### Exercise requirements
Exactly reproduce the lines from the one containing "In this photo, of" through the last line of the data, both ends included, leaving out pictures.

::::::

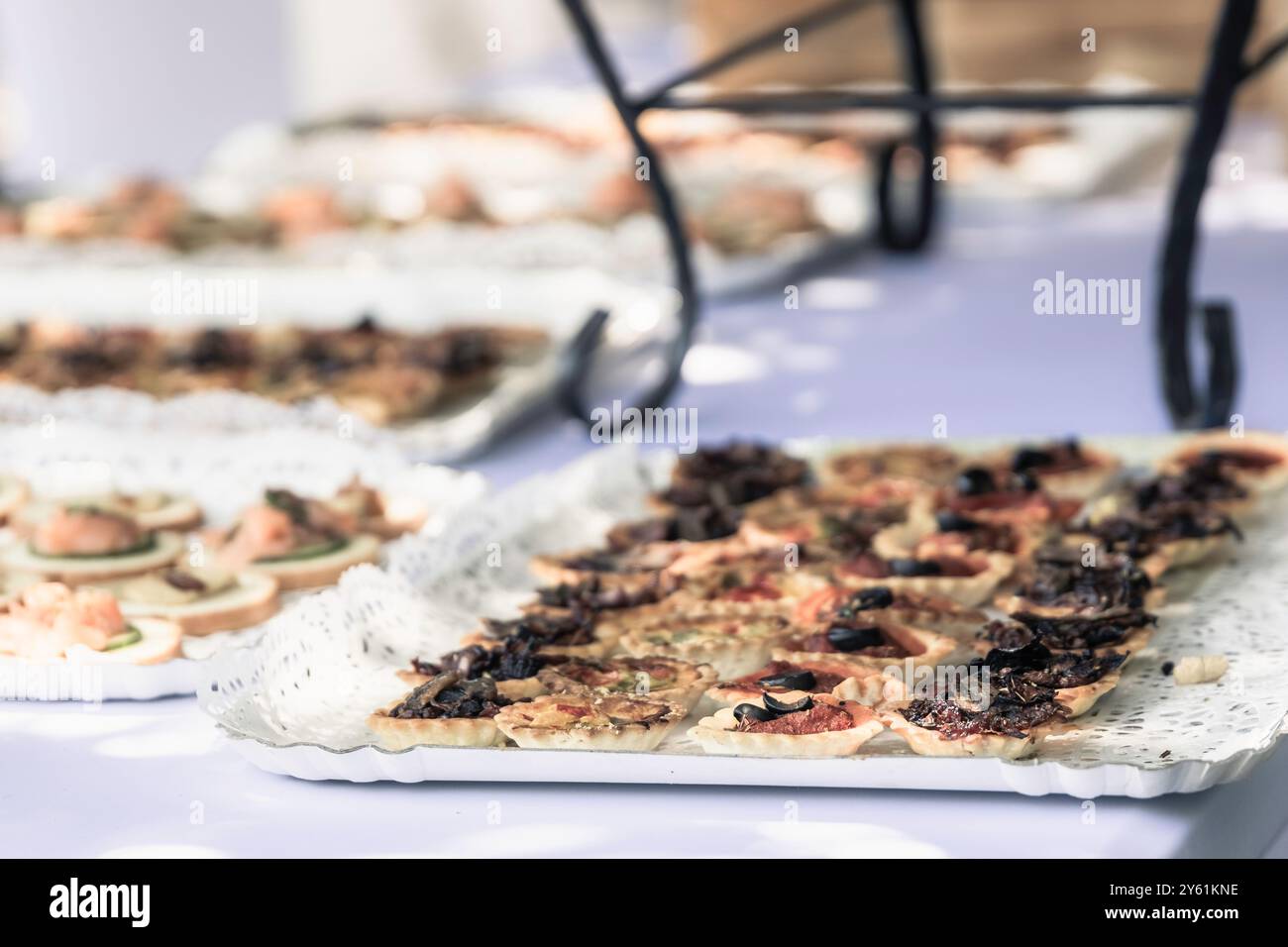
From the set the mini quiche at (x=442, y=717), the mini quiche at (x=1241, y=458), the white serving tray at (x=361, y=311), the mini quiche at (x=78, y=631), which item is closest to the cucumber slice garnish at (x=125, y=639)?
the mini quiche at (x=78, y=631)

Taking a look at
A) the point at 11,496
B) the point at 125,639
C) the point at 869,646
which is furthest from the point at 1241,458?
the point at 11,496

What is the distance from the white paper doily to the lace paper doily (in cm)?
14

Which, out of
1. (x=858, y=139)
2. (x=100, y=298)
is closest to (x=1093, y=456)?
(x=100, y=298)

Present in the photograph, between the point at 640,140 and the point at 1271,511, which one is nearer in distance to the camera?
the point at 1271,511

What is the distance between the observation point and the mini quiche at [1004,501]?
2.08 metres

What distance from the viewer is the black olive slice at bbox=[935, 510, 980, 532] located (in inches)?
79.4

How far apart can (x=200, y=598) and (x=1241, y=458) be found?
1174mm

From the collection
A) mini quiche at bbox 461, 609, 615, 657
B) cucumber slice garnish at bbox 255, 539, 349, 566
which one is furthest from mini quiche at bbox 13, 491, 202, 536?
mini quiche at bbox 461, 609, 615, 657

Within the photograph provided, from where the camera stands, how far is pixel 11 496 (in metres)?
2.27

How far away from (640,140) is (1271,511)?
3.35 ft

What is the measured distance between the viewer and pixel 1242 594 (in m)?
1.87

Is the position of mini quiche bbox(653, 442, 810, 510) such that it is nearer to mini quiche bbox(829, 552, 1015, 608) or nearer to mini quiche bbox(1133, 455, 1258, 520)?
mini quiche bbox(829, 552, 1015, 608)

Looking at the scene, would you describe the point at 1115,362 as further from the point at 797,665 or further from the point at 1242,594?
the point at 797,665

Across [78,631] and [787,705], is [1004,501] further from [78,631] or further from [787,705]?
[78,631]
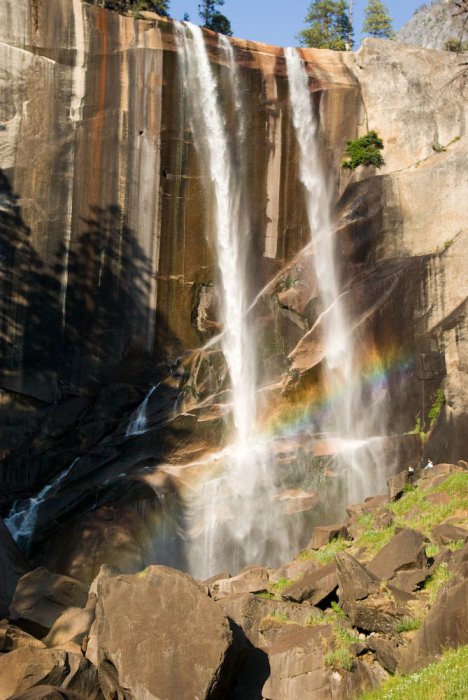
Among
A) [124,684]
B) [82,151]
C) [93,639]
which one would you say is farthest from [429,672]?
[82,151]

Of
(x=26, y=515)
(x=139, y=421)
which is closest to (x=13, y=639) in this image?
(x=26, y=515)

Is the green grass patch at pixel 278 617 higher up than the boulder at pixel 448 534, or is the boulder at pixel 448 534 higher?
the boulder at pixel 448 534

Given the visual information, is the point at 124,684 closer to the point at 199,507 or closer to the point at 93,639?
the point at 93,639

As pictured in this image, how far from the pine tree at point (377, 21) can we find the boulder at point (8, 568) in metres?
45.6

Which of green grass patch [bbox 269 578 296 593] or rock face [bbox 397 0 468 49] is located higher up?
rock face [bbox 397 0 468 49]

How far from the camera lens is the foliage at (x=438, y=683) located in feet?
26.2

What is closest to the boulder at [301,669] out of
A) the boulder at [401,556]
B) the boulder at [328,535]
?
the boulder at [401,556]

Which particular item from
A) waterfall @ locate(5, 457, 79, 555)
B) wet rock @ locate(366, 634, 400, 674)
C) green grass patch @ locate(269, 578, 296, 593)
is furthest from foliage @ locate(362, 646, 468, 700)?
waterfall @ locate(5, 457, 79, 555)

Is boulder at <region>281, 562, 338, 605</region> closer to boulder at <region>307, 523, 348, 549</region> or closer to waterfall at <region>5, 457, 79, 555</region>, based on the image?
boulder at <region>307, 523, 348, 549</region>

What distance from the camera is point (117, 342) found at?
2708 cm

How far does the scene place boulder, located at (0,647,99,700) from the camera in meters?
11.0

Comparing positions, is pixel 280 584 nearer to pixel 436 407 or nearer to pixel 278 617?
pixel 278 617

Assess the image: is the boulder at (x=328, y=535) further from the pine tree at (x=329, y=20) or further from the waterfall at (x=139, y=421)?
the pine tree at (x=329, y=20)

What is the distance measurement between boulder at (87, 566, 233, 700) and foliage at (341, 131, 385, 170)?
68.9 ft
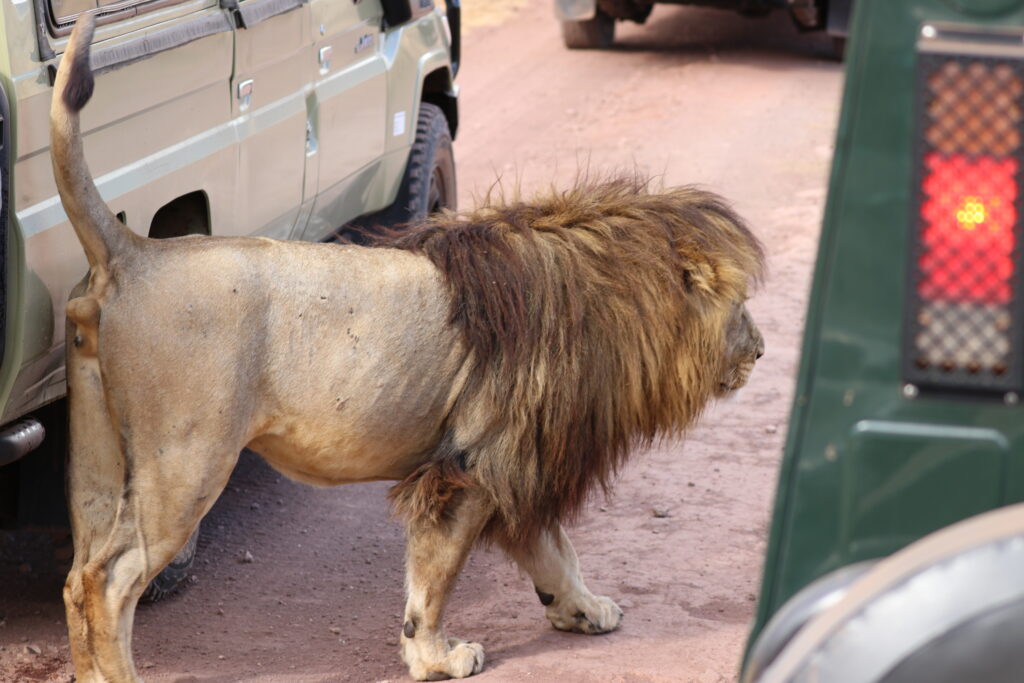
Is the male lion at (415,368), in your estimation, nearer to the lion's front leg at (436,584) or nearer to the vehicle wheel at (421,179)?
the lion's front leg at (436,584)

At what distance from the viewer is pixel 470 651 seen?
12.5 feet

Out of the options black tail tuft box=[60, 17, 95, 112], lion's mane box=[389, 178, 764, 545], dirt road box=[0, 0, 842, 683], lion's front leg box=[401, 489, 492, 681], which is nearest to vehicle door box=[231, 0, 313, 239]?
dirt road box=[0, 0, 842, 683]

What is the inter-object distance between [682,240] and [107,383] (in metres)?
1.59

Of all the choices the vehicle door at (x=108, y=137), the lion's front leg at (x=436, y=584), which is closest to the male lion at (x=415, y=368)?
the lion's front leg at (x=436, y=584)

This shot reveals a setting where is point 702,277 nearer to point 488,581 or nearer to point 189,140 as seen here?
point 488,581

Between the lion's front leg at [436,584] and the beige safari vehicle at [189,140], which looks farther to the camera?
the lion's front leg at [436,584]

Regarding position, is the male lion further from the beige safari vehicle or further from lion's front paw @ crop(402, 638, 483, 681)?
the beige safari vehicle

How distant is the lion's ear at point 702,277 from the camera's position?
3658mm

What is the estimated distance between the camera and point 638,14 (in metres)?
13.6

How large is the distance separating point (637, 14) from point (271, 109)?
9678mm

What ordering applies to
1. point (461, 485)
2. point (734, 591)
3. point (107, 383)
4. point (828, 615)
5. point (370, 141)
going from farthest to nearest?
point (370, 141), point (734, 591), point (461, 485), point (107, 383), point (828, 615)

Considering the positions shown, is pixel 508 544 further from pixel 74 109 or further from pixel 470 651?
pixel 74 109

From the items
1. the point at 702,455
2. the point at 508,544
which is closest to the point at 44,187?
the point at 508,544

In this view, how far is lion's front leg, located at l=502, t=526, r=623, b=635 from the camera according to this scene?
13.1 ft
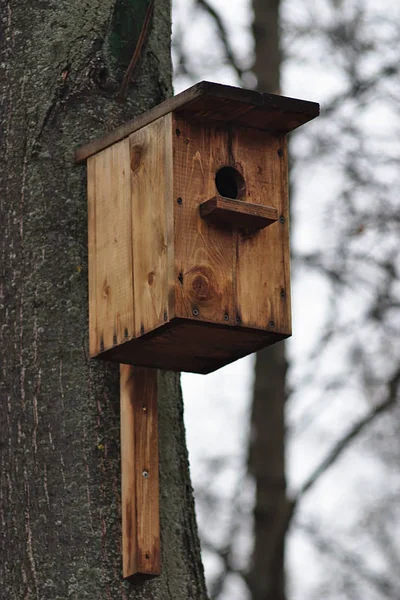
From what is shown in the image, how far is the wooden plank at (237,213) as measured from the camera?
348 centimetres

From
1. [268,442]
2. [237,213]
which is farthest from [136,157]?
[268,442]

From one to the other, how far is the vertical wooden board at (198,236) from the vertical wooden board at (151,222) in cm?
3

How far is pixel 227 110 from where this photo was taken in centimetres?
358

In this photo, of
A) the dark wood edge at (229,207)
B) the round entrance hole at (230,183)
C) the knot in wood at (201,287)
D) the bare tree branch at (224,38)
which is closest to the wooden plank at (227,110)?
the round entrance hole at (230,183)

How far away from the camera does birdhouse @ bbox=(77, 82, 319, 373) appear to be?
3449mm

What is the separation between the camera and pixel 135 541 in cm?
337

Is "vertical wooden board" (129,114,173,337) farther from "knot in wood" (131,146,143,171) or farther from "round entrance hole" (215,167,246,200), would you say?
"round entrance hole" (215,167,246,200)

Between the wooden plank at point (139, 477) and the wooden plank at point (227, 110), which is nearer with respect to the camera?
the wooden plank at point (139, 477)

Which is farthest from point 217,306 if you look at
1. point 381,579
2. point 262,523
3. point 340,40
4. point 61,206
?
point 381,579

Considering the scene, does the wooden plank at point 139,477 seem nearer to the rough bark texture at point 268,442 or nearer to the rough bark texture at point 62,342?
the rough bark texture at point 62,342

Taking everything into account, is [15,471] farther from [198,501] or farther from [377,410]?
[198,501]

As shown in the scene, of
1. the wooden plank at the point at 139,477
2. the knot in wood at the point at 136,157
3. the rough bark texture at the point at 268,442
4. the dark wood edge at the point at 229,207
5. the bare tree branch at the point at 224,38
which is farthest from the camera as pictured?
the bare tree branch at the point at 224,38

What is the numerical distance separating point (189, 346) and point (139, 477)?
36cm

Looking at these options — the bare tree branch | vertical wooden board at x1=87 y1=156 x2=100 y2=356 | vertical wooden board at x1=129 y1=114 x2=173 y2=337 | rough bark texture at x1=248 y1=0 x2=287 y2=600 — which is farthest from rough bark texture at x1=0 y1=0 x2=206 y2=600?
the bare tree branch
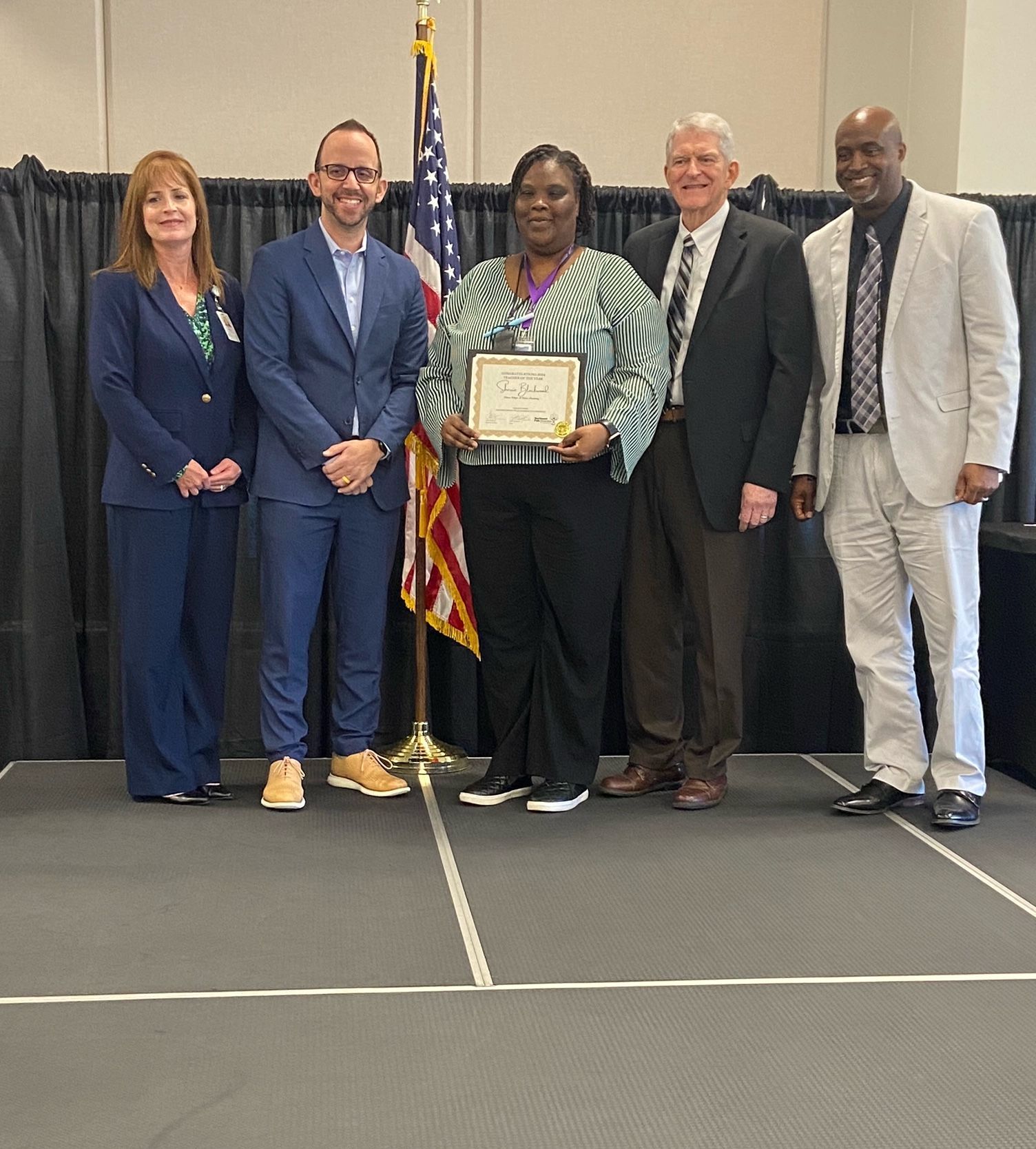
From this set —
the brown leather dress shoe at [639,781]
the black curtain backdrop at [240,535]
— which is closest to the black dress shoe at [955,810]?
the brown leather dress shoe at [639,781]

::::::

### Result
In this photo, of
A) the dark wood edge at (229,207)
B) the round entrance hole at (230,183)
C) the knot in wood at (201,287)
D) the bare tree branch at (224,38)
which is closest to the wooden plank at (227,110)?
the round entrance hole at (230,183)

How far away from the camera does birdhouse @ bbox=(77, 82, 319, 373) appear to be?
3449mm

What is the separation between the camera and pixel 135 541 in cm?
337

Is "vertical wooden board" (129,114,173,337) farther from "knot in wood" (131,146,143,171) or farther from "round entrance hole" (215,167,246,200), would you say?
"round entrance hole" (215,167,246,200)

Between the wooden plank at point (139, 477) and the wooden plank at point (227, 110), which is nearer with respect to the camera?
the wooden plank at point (139, 477)

Which is farthest from point 217,306 if you look at
1. point 381,579
2. point 262,523
3. point 340,40
4. point 61,206
?
point 381,579

Considering the scene, does the wooden plank at point 139,477 seem nearer to the rough bark texture at point 268,442 or nearer to the rough bark texture at point 62,342?
the rough bark texture at point 62,342

Taking everything into account, is [15,471] farther from [198,501] or farther from [377,410]?
[198,501]

As shown in the scene, of
1. the wooden plank at the point at 139,477
2. the knot in wood at the point at 136,157
3. the rough bark texture at the point at 268,442
4. the dark wood edge at the point at 229,207
5. the bare tree branch at the point at 224,38
which is farthest from the camera as pictured?
the bare tree branch at the point at 224,38

What is the numerical distance separating point (189, 346) and point (139, 477)?
36cm

Looking at these options — the bare tree branch | vertical wooden board at x1=87 y1=156 x2=100 y2=356 | vertical wooden board at x1=129 y1=114 x2=173 y2=337 | rough bark texture at x1=248 y1=0 x2=287 y2=600 — which is farthest from rough bark texture at x1=0 y1=0 x2=206 y2=600?
the bare tree branch
From this set —
the brown leather dress shoe at [639,781]
the black curtain backdrop at [240,535]
— which is closest to the black dress shoe at [955,810]?
the brown leather dress shoe at [639,781]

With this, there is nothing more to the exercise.